Exercise directions.
Filter the records, keeping every line that has the string "moose".

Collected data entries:
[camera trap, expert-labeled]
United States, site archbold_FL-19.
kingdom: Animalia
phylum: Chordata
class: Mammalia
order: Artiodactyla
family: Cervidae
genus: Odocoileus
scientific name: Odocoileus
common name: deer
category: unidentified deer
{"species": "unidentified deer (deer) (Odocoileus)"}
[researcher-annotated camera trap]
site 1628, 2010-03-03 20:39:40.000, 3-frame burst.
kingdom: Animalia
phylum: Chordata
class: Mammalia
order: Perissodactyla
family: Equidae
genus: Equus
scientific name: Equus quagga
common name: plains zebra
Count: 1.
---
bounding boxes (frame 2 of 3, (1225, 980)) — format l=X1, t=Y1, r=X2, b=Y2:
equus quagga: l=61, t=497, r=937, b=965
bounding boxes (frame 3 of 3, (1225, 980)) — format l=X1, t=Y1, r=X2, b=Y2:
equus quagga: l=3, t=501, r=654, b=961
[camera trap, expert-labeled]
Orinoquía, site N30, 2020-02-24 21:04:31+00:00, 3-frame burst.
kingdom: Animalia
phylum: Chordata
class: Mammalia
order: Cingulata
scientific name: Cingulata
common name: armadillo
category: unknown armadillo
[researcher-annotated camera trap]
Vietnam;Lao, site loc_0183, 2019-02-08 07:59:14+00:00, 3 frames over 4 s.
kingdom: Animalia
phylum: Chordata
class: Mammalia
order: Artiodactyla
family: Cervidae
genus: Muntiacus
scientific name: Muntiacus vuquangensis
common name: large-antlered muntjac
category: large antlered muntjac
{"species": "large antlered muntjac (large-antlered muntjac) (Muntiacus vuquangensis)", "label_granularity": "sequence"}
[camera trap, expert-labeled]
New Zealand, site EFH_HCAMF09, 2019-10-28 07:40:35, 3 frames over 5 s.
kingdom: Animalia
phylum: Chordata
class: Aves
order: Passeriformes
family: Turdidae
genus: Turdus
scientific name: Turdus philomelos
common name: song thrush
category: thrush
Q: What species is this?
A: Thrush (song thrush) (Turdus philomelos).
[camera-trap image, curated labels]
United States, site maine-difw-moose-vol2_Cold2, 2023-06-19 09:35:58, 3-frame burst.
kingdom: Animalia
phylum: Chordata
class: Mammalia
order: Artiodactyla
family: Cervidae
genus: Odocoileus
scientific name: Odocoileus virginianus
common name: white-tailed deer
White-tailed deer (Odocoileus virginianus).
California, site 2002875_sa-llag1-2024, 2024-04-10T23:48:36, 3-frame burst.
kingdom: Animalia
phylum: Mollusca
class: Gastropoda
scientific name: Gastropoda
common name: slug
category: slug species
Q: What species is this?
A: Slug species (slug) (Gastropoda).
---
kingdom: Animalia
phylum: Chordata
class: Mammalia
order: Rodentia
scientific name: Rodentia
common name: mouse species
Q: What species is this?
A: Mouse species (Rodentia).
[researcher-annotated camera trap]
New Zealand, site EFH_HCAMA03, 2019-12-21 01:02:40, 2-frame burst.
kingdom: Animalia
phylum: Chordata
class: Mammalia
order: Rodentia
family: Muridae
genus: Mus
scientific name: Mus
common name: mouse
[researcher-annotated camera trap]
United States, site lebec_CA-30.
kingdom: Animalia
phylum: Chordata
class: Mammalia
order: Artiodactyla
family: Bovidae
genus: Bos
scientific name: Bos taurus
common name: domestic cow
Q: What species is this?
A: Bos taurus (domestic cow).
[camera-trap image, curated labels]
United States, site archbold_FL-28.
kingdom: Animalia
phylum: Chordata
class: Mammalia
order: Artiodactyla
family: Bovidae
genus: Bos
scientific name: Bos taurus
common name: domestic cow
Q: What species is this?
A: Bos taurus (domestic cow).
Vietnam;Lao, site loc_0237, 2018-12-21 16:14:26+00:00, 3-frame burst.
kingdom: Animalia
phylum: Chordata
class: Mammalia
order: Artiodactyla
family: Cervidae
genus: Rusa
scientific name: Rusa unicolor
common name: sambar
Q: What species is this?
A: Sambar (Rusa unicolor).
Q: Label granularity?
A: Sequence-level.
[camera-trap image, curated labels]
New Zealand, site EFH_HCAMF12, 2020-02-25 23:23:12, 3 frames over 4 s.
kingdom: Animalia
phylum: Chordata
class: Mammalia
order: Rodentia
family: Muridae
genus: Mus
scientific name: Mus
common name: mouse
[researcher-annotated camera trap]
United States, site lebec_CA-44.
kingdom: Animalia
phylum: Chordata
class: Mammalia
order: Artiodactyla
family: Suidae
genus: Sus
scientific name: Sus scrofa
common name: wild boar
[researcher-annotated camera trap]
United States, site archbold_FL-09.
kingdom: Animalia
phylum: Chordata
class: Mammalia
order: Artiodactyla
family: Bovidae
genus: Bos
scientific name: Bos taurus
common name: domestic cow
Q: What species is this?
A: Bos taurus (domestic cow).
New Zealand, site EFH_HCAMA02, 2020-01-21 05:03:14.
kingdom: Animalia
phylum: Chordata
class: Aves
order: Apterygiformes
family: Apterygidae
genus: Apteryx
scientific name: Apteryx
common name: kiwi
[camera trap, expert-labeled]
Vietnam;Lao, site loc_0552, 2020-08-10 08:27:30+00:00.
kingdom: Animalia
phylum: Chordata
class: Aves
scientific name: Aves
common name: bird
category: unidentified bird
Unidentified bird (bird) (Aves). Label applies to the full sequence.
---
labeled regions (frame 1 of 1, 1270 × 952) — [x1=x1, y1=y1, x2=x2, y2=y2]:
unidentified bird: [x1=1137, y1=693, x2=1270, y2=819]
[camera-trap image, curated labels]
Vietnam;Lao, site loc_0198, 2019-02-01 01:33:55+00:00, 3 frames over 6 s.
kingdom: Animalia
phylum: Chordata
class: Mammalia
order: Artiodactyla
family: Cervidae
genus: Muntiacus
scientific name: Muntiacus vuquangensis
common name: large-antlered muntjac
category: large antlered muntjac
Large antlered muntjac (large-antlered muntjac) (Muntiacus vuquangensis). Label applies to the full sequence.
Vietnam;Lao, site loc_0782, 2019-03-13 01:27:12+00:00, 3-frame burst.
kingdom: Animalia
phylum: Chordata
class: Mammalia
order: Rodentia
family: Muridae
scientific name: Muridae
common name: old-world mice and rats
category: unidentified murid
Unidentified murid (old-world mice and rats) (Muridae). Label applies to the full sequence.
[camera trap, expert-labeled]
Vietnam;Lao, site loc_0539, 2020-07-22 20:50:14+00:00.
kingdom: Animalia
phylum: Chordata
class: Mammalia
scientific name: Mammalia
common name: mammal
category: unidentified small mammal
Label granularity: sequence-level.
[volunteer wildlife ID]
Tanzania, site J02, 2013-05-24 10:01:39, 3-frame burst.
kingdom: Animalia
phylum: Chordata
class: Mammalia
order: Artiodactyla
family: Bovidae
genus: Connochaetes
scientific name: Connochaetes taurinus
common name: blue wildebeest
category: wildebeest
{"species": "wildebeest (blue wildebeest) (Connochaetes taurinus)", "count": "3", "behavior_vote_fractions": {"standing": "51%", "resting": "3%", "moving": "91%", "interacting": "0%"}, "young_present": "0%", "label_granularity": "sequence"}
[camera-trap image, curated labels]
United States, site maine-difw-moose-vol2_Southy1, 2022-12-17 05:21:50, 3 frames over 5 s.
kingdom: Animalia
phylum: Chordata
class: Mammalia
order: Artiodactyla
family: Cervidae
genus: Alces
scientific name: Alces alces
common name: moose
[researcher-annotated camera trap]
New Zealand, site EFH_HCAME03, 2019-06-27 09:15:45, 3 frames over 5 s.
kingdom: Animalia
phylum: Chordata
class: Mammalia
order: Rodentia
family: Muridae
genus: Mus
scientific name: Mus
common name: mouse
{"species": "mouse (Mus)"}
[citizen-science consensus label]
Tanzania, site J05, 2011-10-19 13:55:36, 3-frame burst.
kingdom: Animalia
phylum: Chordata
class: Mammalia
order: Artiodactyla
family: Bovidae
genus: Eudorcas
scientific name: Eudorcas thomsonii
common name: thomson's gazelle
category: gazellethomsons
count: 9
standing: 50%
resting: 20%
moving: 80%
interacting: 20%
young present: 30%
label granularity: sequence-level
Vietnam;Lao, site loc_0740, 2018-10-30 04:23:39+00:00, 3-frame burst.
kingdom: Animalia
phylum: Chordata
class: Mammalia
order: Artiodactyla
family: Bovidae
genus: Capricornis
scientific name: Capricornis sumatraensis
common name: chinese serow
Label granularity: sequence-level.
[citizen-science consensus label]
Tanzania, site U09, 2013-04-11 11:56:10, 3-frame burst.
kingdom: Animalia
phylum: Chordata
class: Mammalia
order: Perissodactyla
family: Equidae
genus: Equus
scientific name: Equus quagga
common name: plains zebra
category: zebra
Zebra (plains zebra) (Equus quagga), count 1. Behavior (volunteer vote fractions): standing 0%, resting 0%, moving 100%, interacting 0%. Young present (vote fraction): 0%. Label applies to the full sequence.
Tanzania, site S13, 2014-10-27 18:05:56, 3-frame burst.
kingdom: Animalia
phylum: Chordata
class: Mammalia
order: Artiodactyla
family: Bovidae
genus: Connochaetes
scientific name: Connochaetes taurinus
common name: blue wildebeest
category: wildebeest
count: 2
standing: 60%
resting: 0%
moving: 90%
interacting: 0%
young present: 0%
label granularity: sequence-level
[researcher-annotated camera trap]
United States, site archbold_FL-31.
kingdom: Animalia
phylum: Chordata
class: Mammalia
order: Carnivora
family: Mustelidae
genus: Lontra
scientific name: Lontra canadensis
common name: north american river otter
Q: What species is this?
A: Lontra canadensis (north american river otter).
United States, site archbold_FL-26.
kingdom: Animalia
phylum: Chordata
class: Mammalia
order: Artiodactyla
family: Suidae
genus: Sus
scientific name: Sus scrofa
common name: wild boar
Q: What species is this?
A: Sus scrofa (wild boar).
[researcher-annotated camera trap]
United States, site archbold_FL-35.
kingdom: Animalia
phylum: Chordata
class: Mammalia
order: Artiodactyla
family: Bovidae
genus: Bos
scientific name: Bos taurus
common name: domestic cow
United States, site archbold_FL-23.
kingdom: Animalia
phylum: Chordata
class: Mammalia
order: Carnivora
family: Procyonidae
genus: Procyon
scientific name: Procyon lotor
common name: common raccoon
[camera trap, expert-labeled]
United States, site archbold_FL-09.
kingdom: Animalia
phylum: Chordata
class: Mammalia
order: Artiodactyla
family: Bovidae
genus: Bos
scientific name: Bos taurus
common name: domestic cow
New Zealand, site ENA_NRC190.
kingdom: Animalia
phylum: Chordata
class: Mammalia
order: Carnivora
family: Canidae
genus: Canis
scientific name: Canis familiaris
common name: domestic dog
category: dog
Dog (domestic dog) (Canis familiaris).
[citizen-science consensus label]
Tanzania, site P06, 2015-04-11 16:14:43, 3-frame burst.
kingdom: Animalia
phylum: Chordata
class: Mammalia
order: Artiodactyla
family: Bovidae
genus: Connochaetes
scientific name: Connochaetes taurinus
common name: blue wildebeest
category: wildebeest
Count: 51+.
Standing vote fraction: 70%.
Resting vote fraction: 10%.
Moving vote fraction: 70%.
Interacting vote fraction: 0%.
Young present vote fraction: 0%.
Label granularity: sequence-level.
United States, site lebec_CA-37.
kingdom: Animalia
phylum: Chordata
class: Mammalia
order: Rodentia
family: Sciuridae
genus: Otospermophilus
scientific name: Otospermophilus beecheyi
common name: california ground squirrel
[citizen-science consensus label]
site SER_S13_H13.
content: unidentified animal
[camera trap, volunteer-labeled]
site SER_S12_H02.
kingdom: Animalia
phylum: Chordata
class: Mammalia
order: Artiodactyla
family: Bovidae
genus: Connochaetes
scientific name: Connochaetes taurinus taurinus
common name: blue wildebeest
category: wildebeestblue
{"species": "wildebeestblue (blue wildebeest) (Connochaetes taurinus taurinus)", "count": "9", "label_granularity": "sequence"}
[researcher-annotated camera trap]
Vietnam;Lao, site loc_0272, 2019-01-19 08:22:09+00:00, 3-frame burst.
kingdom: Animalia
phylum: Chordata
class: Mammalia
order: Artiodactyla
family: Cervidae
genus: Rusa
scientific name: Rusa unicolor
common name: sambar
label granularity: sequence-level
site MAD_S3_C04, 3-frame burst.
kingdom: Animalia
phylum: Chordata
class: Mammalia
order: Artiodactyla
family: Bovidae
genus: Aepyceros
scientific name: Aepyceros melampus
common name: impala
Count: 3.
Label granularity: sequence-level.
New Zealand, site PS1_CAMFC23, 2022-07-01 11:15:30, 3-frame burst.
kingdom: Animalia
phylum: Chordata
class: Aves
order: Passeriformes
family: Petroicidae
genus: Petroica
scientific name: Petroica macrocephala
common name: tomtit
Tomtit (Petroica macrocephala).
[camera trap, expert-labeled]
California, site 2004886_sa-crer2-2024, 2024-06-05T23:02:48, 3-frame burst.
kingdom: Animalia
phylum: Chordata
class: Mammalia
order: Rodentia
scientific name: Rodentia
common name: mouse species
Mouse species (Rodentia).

Solution for this task.
United States, site maine-difw-moose-vol2_Cold2, 2023-06-19 09:35:58, 3-frame burst.
United States, site maine-difw-moose-vol2_Southy1, 2022-12-17 05:21:50, 3 frames over 5 s.
common name: moose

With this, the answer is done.